J’étais l’adulte. Toi, tu n’étais que l’adulte en devenir. Je savais que tu étais en apprentissage. Il existe toutefois une zone entre le réel et l’émotionnel qui fait que l’on balance rapidement vers l’envie de haïr le TOI en devenir. Une zone grise qui est décrite, mais tant et aussi longtemps qu’elle n’a pas été vécue, elle ne peut être comprise.

J’en ai passé des nuits à te bercer. À te consoler. À t’aimer en tout point. Mais là, plus rien n’allait. Nous étions aux antipodes. Je redoutais le moment où je te lancerais que j’en avais marre de cette attitude qui te rendait si méprisable. Que je ne pouvais imaginer avoir enfanté un être aussi peu respectueux à notre égard. J’en ai ravalé des paroles. Essuyé des larmes. J’ai prié comme jamais pour que tu redeviennes ce petit être si chéri dans mon cœur. J’ai lu et relu des articles et bouquins qui parlaient de ton état : L’ADOLESCENCE.

J’avais besoin de renouer avec le beau en toi.

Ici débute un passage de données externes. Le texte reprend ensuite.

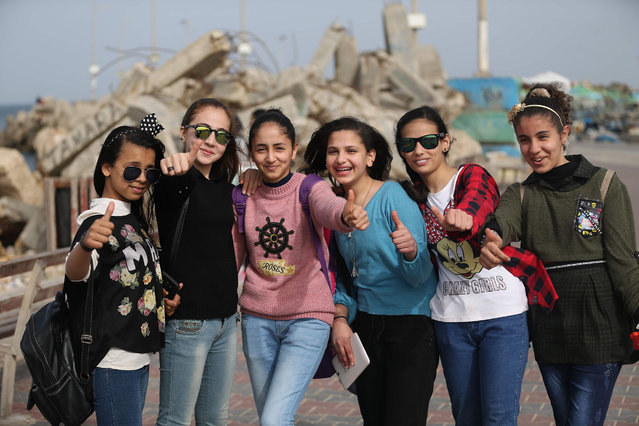 Palestinian school girls pose for a group picture during a school trip in Gaza City on March 8, 2018 to mark Women's Day. (Photo by Mohammed Abed/AFP Photo)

Celui vers lequel je courais pour m’y retrouver tellement notre complicité était belle et bonne pour nous deux. Jadis.

J’ai mis en place des plans d’action. Renforcements positifs. Puis des retraits, des conséquences. De la DISCIPLINE. Plus tu t’éloignais, plus je te voulais près de moi. Puis… le plus loin possible de moi. Juste de me replonger dans cet état me donne la nausée. M’imaginer te rejeter loin de moi qui t’avais tant désiré allait à l’encontre de tout.

Et puis… la nostalgie des beaux jours m’est revenue. J’étais à deux doigts de tout. Je le sentais. Notre proximité m’était plus qu’importante.

J’ai écrit sur une feuille les moments où tout allait bien entre nous deux. Les moments où tu étais disponible au NOUS que nous étions auparavant. J’ai pris soin de placer ces moments à la vue, à ma vue. Directement sur le frigo. Tu ne lis pas ce qui s’y trouve. Tu n’ouvres la porte que pour la collation ou le déjeuner. Moi, je les lisais souvent. Chaque fois que je passais devant.

J’ai pris soin de mettre de côté tous les mauvais moments que nous passions ensemble pour ne me consacrer qu’à l’essentiel. Ne me consacrer que sur le positif. Nous refaire. Lire et relire les moments que nous aimions tant passer ensemble et où j’avais ton entière collaboration m’ont projetée vers l’envie de les recréer. Tu étais disponible à mettre la table, je me garrochais là-dessus. J’accordais toute mon énergie à ces trop rares moments qui passaient. Petit à petit, nous avons réappris à rire. À passer du bon temps ensemble. Nous avons recréé des moments importants à vivre.

Petit à petit, j’étais moins la mère qui te confrontait, mais de plus en plus la mère qui collaborait. Nous n’étions plus dans une atmosphère de contrôle, mais de plus en plus dans une atmosphère d’épanouissement.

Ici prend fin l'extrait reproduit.